BREVES REFLEXÕES ACERCA DO ENTENDER E VIVER A GUINENDADI

 

 

 

Por: Mamadu Lamarana Bari

 

mlbarry1@gmail.com

 

 

Prof. Dr. Mamadu Lamarana Bari

 

26.10.2008

 

Caro Irmão Didinho

Sempre que eu me lembro deste site maravilhoso cultural, étnica e academicamente falando, digo o meu muito obrigado ao Didinho.  Meu irmão não importe com a polêmica que, às vezes, levantam em torno das opiniões que nesse seu e nosso site se expressam. Continue nos brindando com as produções intelectuais (artigos, resenhas, opiniões formais acerca de temas da atualidade sócio-política guineense e mundial, etc., etc.).

 

Cada uma das contribuições dos nossos irmãos e compatriotas que você publica se afigura como que o apagar do fogo de uma biblioteca oral na Guiné e quiçá na África para salvar o que há de belo e expressivo em nossa cultura etno-linguístico e cultural. Este trabalho seu ajudado por todos nós é de uma dimensão tão grande que só as sabemos quando lemos a página dos comentários e vendo as críticas e elogios nela expressas de formas respeitosas e construtivas ou de formas desrespeitosas e insinuantes.

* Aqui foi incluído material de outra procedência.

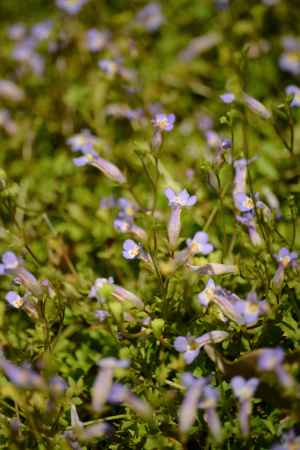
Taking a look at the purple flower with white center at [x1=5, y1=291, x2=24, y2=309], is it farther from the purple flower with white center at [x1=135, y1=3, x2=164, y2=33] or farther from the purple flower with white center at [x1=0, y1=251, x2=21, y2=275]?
the purple flower with white center at [x1=135, y1=3, x2=164, y2=33]

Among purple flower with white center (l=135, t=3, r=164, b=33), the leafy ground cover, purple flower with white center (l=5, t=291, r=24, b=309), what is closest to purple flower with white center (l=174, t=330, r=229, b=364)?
the leafy ground cover

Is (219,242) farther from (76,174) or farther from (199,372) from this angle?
(76,174)

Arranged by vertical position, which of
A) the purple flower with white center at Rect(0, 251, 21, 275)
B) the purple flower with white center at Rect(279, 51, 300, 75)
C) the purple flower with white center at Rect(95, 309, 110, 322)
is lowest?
the purple flower with white center at Rect(95, 309, 110, 322)

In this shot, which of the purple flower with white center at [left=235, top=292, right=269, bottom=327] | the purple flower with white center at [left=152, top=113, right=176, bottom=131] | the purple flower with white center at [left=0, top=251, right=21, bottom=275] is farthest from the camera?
the purple flower with white center at [left=152, top=113, right=176, bottom=131]

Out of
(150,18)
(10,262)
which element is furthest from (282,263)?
(150,18)

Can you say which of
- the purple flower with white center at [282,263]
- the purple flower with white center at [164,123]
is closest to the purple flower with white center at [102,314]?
the purple flower with white center at [282,263]

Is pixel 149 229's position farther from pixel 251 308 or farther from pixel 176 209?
pixel 251 308

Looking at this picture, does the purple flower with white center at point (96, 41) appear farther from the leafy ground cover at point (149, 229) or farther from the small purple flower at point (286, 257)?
the small purple flower at point (286, 257)
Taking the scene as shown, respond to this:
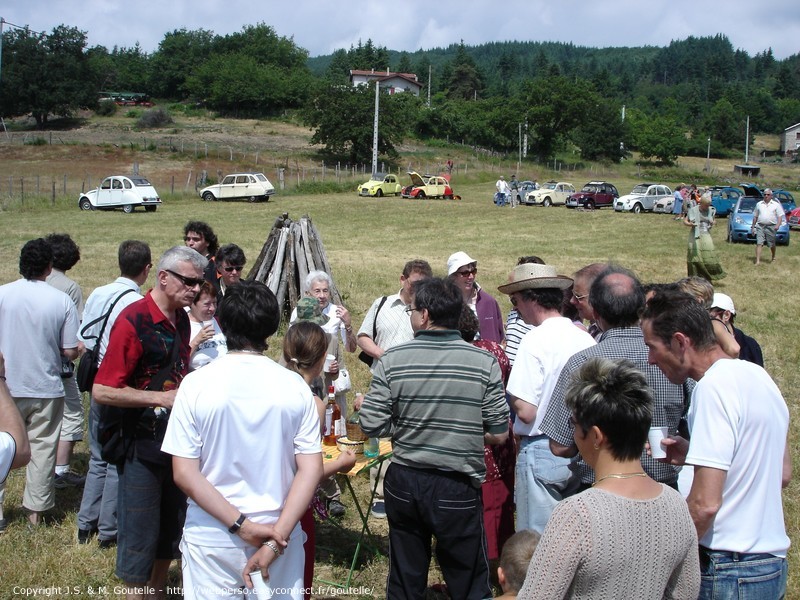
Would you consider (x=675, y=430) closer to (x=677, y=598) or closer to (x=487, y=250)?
(x=677, y=598)

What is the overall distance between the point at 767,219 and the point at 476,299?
14222mm

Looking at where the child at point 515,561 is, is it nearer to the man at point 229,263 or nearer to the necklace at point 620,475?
the necklace at point 620,475

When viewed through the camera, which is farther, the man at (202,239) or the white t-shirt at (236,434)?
the man at (202,239)

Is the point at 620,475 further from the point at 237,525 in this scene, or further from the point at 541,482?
the point at 541,482

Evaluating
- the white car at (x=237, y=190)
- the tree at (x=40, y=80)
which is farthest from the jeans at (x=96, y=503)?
the tree at (x=40, y=80)

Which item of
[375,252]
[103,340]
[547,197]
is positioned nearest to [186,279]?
[103,340]

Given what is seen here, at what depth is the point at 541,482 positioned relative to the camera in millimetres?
3873

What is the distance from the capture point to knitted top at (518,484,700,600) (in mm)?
2129

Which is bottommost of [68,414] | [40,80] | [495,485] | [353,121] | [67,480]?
[67,480]

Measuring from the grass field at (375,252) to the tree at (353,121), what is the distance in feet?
57.1

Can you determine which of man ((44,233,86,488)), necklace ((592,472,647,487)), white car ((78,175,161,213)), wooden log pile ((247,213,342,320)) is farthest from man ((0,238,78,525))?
white car ((78,175,161,213))

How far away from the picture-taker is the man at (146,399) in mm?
3654

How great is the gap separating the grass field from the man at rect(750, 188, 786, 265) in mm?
754

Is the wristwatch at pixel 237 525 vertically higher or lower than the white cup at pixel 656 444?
lower
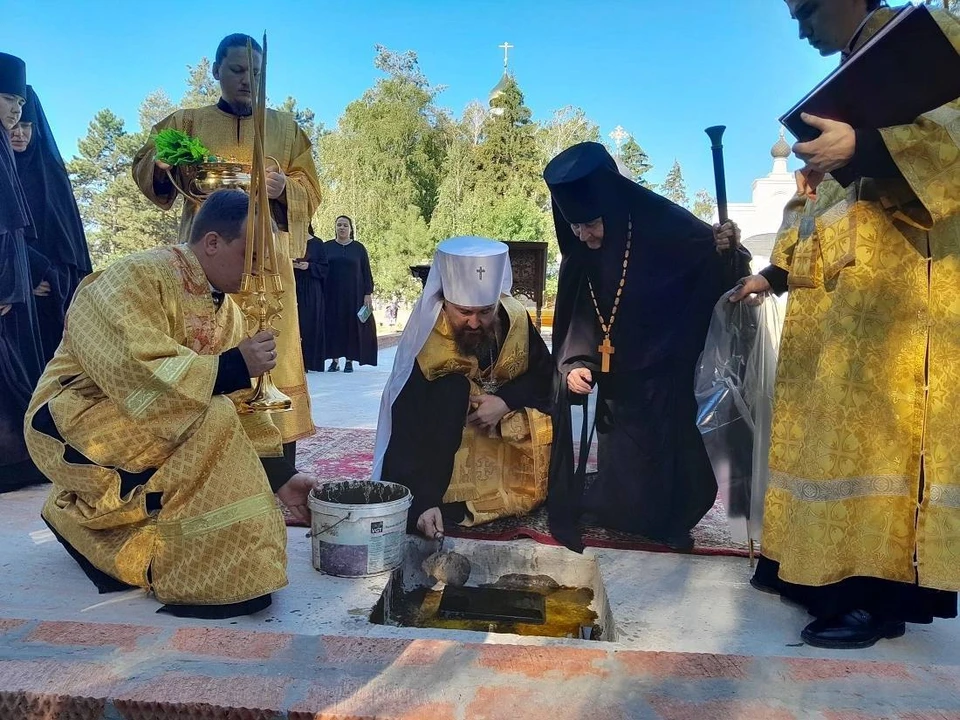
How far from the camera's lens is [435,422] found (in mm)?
3383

A propósito disso, eu leio estes últimos com uma frieza intelectual procurando assimilar cada palavra para entender a afronta dos que escrevem criticando um determinado tema ou os autores dos mesmos, como aquele desastroso comentário de uma conterrânea nossa que fora democraticamente publicado neste site. Ou, pior ainda, quando desastrosamente tentam fazer paralelos sobre modos de entender e de analisar temas cujas dimensões políticas e filosóficas são de levar dias e tempos para
serem assimiladas. Ou ainda, há os que tentam postular a defensoria do bem falar e escrever a língua portuguesa. Minha gente, meus compatriotas, sem me dirigir diretamente a quem quer que seja, o importante é colocar idéias no papel ou de forma virtual para serem conhecidas e trabalhadas com outras idéias contributivas a fim de se encontrar uma solução profícua e duradoura para a nossa Guiné. Por isso, este site chama-se CONTRIBUTO.

 

A construção do conhecimento no sentido lato deve ser dinâmica e consensual. E para ser consensual é necessário que as mentes sejam democráticas e para as serem devem ser
arejadas, e os nossos espíritos devem estar evoluídos para aceitarmos a evolução que contemplamos dia a dia.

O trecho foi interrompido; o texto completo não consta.